Note: Calcium, magnesium or potassium supplements should not be offered as a method for reducing BP.
- Offer patients ≥80 years the same treatment as younger patients taking account of any co-morbidity and patient’s existing burden of drug use.
- Offer patients with isolated systolic hypertension (systolic BP ≥160mmHg) the same treatment as patients with both raised systolic and diastolic BP.
- Provide patients with appropriate guidance and material about the benefits of drugs and the unwanted side effects that may occur in order to help patients make informed choices.
- Where possible, recommend treatment with drugs that can be taken once daily.
- Prescribe generic preparations where these are appropriate and minimise cost.
- Use clinic BP measurements to monitor response to treatment. Consider ABPM or HBPM as an adjunct in patients identified as having ‘white-coat effect’.
- β-blockers are not a preferred initial therapy but are an alternative in patients < 55 years with an intolerance or contraindication to ACE inhibitors (or angiotensin II receptor antagonists), women of childbearing potential, or if evidence of increased sympathetic drive.
- If therapy initiated with a β-blocker, add a calcium-channel blocker rather than a thiazide-like diuretic to reduce risk of diabetes.
- In patients well controlled with a regimen that includes a conventional thiazide diuretic, there is no absolute need to replace the conventional thiazide diuretic with an alternative agent.
- If calcium–channel blocker not suitable or not tolerated, offer thiazide-like diuretic.

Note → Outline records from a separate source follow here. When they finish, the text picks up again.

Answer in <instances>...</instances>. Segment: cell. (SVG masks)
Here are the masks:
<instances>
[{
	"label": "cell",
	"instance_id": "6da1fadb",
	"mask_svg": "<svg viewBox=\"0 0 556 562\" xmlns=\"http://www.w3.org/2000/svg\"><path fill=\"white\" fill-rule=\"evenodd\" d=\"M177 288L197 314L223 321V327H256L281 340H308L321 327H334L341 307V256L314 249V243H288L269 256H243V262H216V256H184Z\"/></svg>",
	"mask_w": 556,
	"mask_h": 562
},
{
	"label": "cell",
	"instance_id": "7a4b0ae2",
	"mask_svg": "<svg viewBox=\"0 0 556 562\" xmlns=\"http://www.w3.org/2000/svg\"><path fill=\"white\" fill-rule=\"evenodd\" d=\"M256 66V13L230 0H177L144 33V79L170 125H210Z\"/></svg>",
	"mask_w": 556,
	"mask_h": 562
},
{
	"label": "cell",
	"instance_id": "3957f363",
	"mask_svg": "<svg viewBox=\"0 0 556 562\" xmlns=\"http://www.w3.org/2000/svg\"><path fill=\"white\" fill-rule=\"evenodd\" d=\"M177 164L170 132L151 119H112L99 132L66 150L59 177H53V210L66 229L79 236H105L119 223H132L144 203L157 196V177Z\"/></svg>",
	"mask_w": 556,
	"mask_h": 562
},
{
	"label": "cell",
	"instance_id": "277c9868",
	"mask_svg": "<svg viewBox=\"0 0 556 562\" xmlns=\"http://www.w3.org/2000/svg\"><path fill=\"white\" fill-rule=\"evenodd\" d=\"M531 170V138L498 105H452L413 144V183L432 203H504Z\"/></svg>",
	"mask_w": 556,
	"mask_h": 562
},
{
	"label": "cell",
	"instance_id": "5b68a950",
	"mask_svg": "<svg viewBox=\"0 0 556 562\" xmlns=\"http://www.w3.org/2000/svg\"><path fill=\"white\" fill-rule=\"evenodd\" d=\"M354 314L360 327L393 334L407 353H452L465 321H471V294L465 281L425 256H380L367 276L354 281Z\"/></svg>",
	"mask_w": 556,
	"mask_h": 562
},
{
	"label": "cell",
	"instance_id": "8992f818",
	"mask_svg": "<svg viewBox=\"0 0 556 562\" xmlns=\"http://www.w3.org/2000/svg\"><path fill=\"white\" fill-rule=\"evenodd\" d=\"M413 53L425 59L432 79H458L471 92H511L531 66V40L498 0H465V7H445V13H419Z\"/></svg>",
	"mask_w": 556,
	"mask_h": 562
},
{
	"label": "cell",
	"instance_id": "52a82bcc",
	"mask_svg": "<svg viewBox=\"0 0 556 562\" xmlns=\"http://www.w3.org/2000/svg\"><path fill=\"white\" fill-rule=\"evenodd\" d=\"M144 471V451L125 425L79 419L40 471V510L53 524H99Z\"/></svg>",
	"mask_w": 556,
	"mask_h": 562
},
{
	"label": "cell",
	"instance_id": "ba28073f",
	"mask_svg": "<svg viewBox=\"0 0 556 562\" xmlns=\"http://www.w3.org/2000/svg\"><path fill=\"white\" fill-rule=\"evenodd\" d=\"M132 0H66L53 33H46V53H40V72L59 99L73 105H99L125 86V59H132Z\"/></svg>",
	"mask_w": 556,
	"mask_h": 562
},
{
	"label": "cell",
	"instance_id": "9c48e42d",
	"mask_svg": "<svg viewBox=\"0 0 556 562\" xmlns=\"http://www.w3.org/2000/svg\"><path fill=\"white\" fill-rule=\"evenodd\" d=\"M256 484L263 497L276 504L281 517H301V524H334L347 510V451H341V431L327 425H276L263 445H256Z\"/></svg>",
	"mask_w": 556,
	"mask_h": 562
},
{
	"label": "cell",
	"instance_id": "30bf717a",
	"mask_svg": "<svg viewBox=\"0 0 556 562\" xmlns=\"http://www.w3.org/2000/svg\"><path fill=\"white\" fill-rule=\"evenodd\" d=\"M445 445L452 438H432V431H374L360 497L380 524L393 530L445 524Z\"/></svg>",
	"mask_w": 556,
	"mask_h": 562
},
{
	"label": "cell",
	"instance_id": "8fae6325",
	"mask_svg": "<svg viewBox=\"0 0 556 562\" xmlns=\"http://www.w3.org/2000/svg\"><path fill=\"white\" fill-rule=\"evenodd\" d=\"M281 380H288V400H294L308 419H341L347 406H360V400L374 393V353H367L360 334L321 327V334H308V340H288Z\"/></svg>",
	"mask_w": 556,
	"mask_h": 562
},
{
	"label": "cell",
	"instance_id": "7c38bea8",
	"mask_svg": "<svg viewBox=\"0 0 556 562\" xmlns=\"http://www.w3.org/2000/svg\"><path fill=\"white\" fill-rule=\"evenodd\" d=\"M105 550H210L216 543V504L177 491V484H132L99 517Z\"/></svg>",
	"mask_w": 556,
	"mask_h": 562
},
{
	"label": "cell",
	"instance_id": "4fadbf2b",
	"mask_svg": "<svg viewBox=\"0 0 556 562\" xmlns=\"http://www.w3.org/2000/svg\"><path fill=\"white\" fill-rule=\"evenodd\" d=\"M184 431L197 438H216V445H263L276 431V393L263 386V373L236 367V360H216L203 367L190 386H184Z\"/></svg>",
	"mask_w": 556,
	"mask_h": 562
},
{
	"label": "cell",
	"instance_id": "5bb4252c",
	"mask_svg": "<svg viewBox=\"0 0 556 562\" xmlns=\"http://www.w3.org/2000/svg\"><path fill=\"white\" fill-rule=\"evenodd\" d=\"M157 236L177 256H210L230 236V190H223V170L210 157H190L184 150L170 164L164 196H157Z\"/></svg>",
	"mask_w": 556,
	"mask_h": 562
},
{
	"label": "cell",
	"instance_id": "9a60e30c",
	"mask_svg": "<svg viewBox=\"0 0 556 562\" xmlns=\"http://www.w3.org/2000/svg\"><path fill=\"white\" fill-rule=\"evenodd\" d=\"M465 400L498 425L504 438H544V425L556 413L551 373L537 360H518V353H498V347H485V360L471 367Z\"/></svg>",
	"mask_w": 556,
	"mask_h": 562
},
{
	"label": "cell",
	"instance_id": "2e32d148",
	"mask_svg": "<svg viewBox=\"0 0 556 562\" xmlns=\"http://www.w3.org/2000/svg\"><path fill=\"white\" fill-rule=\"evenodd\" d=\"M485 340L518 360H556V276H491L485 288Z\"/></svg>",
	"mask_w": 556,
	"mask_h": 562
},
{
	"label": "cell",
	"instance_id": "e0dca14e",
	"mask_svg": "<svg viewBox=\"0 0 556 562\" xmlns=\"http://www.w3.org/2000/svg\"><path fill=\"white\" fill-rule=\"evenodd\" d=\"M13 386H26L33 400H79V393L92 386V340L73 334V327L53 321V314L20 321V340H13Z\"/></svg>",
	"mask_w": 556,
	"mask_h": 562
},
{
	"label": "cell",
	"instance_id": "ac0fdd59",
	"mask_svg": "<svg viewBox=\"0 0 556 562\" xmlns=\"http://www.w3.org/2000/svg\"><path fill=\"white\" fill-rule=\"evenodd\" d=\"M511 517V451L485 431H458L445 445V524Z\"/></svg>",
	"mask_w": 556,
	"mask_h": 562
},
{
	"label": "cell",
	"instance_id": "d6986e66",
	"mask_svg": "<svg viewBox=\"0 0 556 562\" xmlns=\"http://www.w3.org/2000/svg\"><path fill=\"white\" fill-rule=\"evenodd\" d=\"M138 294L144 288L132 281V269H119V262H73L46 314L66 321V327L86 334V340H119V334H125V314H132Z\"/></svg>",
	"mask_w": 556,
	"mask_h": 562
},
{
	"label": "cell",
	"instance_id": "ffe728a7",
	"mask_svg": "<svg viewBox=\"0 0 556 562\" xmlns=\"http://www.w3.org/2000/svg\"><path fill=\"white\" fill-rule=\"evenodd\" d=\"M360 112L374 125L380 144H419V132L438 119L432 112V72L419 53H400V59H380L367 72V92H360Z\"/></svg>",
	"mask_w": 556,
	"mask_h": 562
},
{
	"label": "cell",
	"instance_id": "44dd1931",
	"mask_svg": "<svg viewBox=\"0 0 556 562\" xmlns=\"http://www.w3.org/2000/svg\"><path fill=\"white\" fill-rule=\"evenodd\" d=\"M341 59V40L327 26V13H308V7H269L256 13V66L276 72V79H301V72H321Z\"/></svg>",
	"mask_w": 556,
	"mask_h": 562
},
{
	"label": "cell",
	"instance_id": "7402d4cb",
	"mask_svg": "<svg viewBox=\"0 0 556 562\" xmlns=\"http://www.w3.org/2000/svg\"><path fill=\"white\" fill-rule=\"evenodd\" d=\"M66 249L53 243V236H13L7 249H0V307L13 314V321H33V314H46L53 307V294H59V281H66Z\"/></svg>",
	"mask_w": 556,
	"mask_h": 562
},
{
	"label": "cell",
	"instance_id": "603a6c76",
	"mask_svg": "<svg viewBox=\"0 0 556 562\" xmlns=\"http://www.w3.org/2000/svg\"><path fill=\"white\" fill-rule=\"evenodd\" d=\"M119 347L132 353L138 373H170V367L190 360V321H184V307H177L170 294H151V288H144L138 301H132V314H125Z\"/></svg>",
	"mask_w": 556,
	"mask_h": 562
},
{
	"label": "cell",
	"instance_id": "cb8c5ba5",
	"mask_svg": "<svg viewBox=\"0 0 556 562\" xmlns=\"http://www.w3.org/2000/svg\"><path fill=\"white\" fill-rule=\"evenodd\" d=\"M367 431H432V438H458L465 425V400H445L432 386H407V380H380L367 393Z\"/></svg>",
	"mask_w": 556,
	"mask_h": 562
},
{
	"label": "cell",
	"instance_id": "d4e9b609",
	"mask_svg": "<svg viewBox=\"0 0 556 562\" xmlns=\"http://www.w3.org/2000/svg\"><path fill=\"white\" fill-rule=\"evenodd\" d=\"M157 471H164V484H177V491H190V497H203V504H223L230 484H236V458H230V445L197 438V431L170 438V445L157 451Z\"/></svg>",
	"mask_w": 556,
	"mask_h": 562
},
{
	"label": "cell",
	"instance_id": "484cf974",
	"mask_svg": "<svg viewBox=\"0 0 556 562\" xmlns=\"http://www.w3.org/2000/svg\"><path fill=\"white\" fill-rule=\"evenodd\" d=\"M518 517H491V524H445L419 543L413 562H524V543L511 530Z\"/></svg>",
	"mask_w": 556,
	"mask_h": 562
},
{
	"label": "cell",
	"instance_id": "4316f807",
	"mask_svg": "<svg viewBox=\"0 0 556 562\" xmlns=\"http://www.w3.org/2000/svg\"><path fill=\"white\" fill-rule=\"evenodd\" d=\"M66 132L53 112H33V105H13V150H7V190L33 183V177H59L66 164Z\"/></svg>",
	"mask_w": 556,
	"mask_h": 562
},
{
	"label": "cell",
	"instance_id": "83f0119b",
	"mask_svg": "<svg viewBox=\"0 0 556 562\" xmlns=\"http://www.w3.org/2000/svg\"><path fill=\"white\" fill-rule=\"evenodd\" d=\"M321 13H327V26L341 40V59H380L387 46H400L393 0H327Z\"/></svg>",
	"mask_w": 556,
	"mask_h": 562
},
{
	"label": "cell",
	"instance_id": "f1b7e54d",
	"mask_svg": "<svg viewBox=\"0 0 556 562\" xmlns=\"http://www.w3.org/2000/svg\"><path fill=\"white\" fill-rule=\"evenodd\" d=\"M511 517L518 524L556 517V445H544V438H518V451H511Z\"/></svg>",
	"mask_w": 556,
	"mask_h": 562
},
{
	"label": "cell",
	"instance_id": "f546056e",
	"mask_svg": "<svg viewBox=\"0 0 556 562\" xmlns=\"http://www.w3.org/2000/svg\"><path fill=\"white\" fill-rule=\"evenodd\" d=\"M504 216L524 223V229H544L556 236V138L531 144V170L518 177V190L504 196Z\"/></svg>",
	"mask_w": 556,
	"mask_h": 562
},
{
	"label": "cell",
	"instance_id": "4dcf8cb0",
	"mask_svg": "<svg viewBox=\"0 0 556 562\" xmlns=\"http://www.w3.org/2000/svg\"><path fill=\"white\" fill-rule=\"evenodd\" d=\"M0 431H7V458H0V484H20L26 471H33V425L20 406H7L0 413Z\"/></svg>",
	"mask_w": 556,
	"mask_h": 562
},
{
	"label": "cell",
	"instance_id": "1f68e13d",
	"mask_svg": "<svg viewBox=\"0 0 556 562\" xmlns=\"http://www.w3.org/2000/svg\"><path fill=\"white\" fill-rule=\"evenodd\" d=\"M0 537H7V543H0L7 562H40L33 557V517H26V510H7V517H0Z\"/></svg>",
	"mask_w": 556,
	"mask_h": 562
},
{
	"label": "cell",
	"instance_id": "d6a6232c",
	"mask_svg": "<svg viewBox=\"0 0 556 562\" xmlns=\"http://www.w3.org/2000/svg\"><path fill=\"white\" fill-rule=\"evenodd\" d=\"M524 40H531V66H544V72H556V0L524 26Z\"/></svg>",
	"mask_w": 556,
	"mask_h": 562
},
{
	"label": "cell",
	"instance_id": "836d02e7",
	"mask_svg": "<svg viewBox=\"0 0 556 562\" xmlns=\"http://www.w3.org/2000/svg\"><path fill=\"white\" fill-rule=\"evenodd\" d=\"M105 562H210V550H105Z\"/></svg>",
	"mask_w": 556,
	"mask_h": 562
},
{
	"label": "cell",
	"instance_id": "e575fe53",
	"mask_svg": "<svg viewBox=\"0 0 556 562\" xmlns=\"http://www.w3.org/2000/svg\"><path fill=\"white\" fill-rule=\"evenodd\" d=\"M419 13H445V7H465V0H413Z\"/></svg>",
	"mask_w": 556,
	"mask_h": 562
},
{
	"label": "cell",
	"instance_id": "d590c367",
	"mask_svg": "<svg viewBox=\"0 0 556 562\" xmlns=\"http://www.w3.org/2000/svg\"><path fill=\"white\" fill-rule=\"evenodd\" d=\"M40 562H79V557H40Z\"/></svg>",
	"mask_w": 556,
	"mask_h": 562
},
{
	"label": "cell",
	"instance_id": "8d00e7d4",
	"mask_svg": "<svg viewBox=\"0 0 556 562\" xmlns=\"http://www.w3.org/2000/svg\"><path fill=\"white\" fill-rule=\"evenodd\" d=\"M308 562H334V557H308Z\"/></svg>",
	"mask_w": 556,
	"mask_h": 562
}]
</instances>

- Angiotensin II receptor antagonist preferred to ACE inhibitor in black patients of African/Caribbean descent.
- Annual review – monitor BP, provide patients with support and discuss lifestyle, symptoms and medication.
- Consider in patients with signs and symptoms suggesting secondary cause of hypertension. Accelerated (malignant) hypertension or suspected phaeochromocytoma require immediate referral.
- Consider in patients with symptoms of, or documented, postural hypotension (fall in systolic BP when standing of 20mmHg or more).
- Consider in patients with unusual signs or symptoms or in those whose management depends critically on the accurate measurement of their BP.
- Consider if < 40 years and no evidence of target organ damage, CVD, renal disease or diabetes.